WHAT THE TASK REQUIRES —
List every line of the data that contains the string "pixel", matching case exactly.

SUPPLIED MATERIAL —

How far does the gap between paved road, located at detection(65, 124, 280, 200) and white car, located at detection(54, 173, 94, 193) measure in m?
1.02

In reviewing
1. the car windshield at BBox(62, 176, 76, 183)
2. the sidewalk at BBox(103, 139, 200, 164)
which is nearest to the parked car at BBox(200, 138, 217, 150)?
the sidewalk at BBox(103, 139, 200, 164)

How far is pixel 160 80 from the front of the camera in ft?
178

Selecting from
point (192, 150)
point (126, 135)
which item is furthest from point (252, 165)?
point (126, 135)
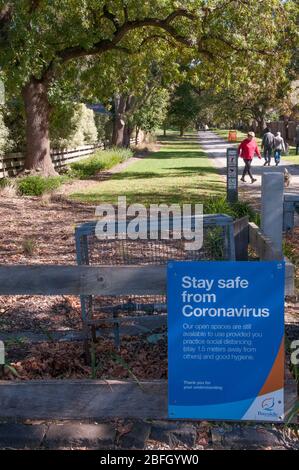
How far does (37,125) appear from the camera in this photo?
2041 cm

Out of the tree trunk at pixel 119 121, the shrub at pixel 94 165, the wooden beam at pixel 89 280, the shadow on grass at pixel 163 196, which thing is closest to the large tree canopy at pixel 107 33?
the shrub at pixel 94 165

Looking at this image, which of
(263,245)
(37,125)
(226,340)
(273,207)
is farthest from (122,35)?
(226,340)

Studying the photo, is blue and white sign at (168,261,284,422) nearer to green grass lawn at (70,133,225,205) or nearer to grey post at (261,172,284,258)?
grey post at (261,172,284,258)

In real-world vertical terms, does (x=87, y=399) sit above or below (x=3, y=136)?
below

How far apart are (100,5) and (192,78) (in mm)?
4300

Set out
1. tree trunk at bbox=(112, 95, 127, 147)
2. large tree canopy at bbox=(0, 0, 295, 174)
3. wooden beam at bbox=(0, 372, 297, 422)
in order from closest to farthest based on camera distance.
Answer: wooden beam at bbox=(0, 372, 297, 422)
large tree canopy at bbox=(0, 0, 295, 174)
tree trunk at bbox=(112, 95, 127, 147)

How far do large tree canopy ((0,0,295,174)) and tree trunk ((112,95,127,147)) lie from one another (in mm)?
17718

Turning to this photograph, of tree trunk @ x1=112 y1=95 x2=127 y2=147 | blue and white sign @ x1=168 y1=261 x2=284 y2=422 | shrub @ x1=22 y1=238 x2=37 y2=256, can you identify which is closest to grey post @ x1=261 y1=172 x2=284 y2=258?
blue and white sign @ x1=168 y1=261 x2=284 y2=422

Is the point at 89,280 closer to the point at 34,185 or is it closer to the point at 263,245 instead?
the point at 263,245

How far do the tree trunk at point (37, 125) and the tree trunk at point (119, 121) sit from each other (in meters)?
19.2

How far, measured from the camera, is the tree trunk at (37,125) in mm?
20109

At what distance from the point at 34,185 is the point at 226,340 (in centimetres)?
1483

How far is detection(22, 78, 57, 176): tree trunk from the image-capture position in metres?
20.1

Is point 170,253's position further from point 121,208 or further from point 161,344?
point 121,208
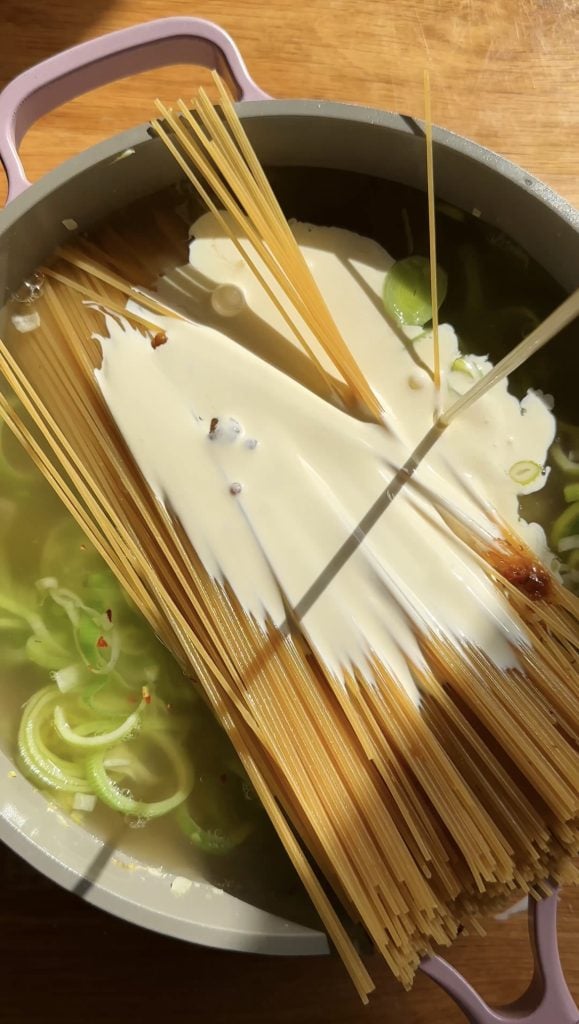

SOLUTION TO THIS EXERCISE —
How far is pixel 160 80 from the front of the camera in ft?
Out of the tree trunk at pixel 119 121, the shrub at pixel 94 165, the wooden beam at pixel 89 280, the shadow on grass at pixel 163 196, which thing is closest to the large tree canopy at pixel 107 33?
the shrub at pixel 94 165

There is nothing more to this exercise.